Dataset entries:
[Start of section]

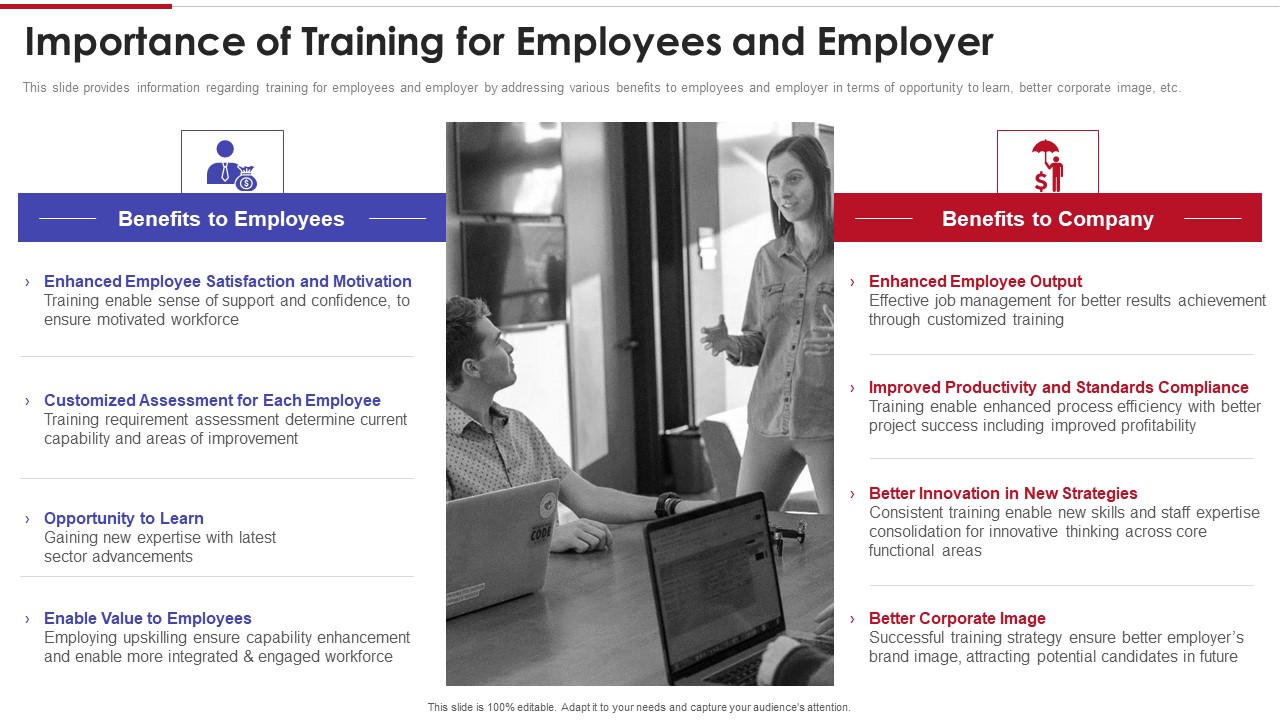 Importance of Training for Employees and Employer

This slide provides information regarding training for employees and employer by addressing various benefits to employees and employer in terms of opportunity to learn, better corporate image, etc.

Benefits to Employees

› Enhanced Employee Satisfaction and Motivation
Training enable sense of support and confidence, to ensure motivated workforce

› Customized Assessment for Each Employee
Training requirement assessment determine current capability and areas of improvement

› Opportunity to Learn
Gaining new expertise with latest sector advancements

› Enable Value to Employees
Employing upskilling ensure capability enhancement and enable more integrated & engaged workforce

Benefits to Company

› Enhanced Employee Output
Effective job management for better results achievement through customized training

› Improved Productivity and Standards Compliance
Training enable enhanced process efficiency with better project success including improved profitability

› Better Innovation in New Strategies
Consistent training enable new skills and staff expertise consolidation for innovative thinking across core functional areas

› Better Corporate Image
Successful training strategy ensure better employer's brand image, attracting potential candidates in future

This slide is 100% editable. Adapt it to your needs and capture your audience's attention.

[End of section]

• EXERCISE BRIEF: Above are the records. Print exactly, and only, the lines from the line with "Gaining new expertise" to the line with "in New Strategies", both inclusive.

• ANSWER BELOW:
Gaining new expertise with latest sector advancements

› Enable Value to Employees
Employing upskilling ensure capability enhancement and enable more integrated & engaged workforce

Benefits to Company

› Enhanced Employee Output
Effective job management for better results achievement through customized training

› Improved Productivity and Standards Compliance
Training enable enhanced process efficiency with better project success including improved profitability

› Better Innovation in New Strategies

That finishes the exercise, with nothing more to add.